Classic Cheese Fondue (from Glenda Lehman Ervin, Lehman’s VP of Marketing)
Glenda kindly shared her mother’s recipe for this cheesy delight. In her family, it’s their Christmas Eve tradition to make it for dinner.
- 12 oz natural Swiss cheese, grated (3 cups)
- 4 oz Baby Swiss cheese (1 cup)
- 1 ½ tsp corn starch
- 1 clove garlic
- 1 cup sauterne
- 1 T lemon juice
Toss cheese with corn starch to coat. Rub inside of fondue pot vigorously with cut surface of garlic. Pour in sauterne and lemon juice; warm just till air bubbles start to rise. (Don’t cover or boil.)
Stir in constantly; add cheese a handful at a time, stirring after each addition until cheese melts. Add dash of freshly ground pepper.
Spear crusty bread cubes on long-handled fork and dip into cheese. Other dippers such as cubed ham and vegetables may be used, although a traditional fondue is simply bread and cheese. Serves 4 or 5.
#2: A Hot Breakfast
There’s nothing like a warm breakfast on a chilly day. A quiche can be very filling and keep you going strong until lunch. This quiche recipe is one of my family’s favorites.
Quiche Lorraine (or as my family calls it “Morning Quiche”)
The recipe originally came from the 1978 Betty Crocker Cookbook (New and Revised Edition), but my family has slightly altered it over the years to fit our taste buds and oven.
- Frozen pie crust, thawed
- 12 slices bacon, fried and crumbled
- 1 cup shredded natural Swiss cheese
- 1/4 cup onion, finely chopped (add more or less, if desired)
- 4 eggs
- 2 cups half-and-half
- ¾ teaspoon salt
- ¼ teaspoon pepper
- A pinch of cayenne red pepper
Add bacon, cheese and onion in pastry-lined pie plate. In a bowl, beat eggs; then beat in rest of ingredients. Pour egg mixture into pie plate.
Cook uncovered for approx. 15 minutes in oven at 425ºF. Reduce oven to 30ºF. Cook uncovered until knife inserted halfway between center and edge comes out clean (approx. 30 minutes). Allow to cool for about 10 minutes before serving.
#3: A Hearty Supper
Here’s a simple, tasty dinner to make – great for when you have a crowd to feed.
Company’s Coming Chicken ( from Desiree Steiner)

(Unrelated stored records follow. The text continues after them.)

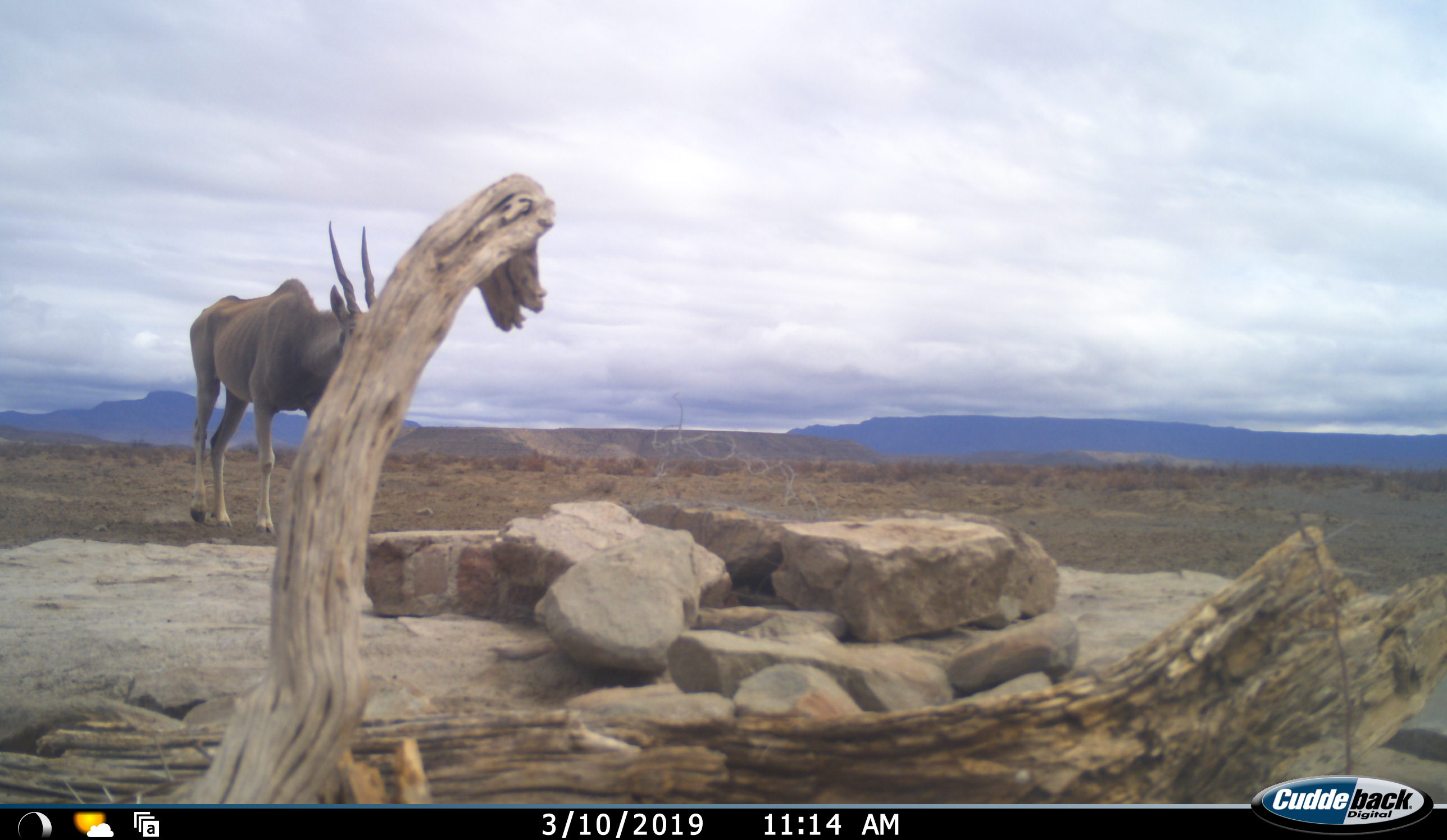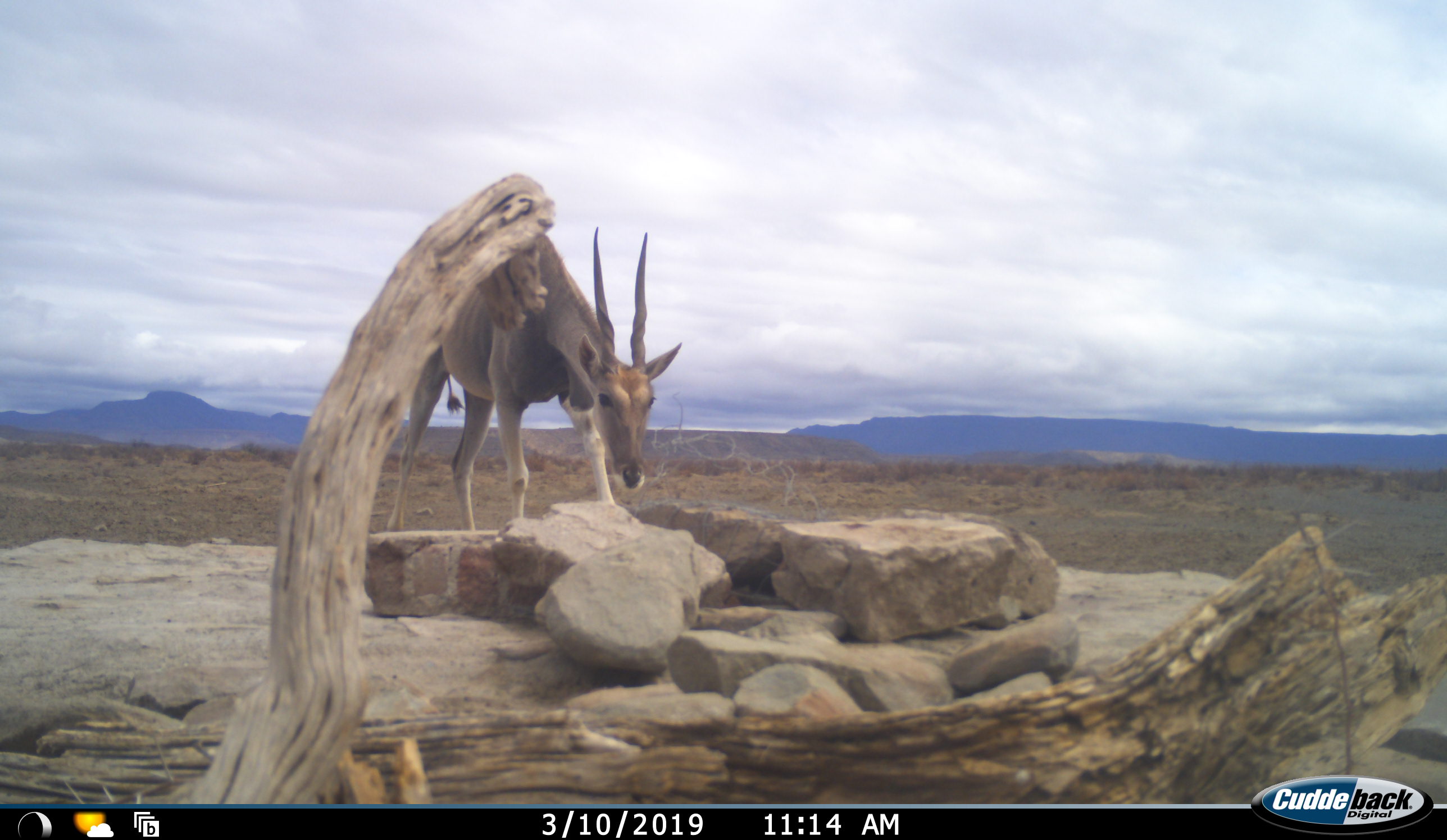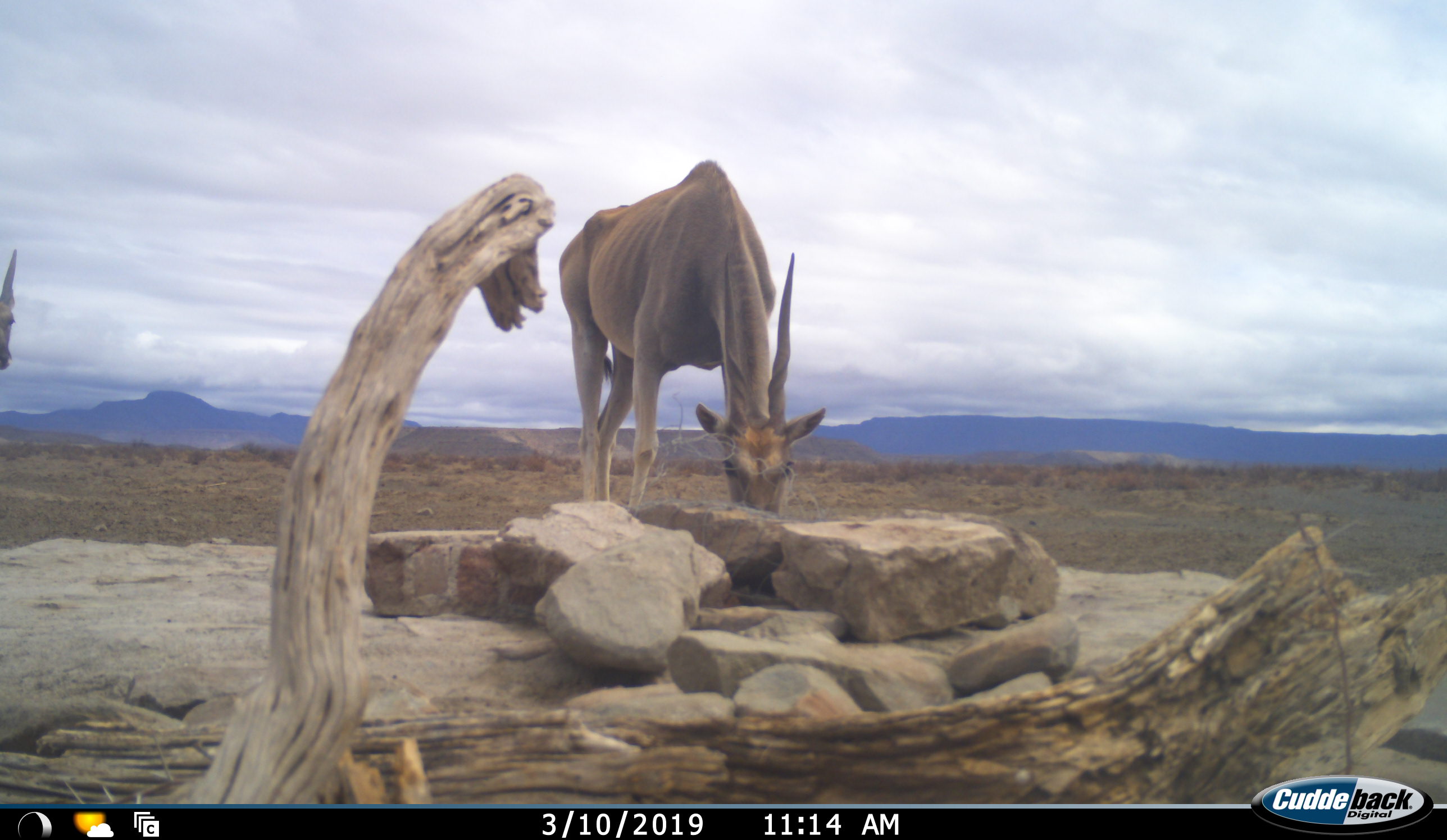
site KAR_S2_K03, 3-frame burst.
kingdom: Animalia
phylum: Chordata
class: Mammalia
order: Artiodactyla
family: Bovidae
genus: Tragelaphus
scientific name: Tragelaphus oryx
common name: eland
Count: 2.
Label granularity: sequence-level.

This recipe is taken from Lehman’s 55th Anniversary Cookbook.
- 6 to 8 chicken breasts
- Salt and pepper
- 6 to 8 slices of Swiss cheese
- 2 cans cream of chicken soup
- ½ cup milk
- 1 cup stuffing mix, unprepared
- ½ cup melted butter
Grease pan. Place chicken breasts in pan and salt and pepper to taste. Top each breast with a slice of Swiss cheese.
Combine the chicken soup and milk; pour over chicken. Top with stuffing mix. Drizzle with melted butter. Bake at 350ºF for l hour.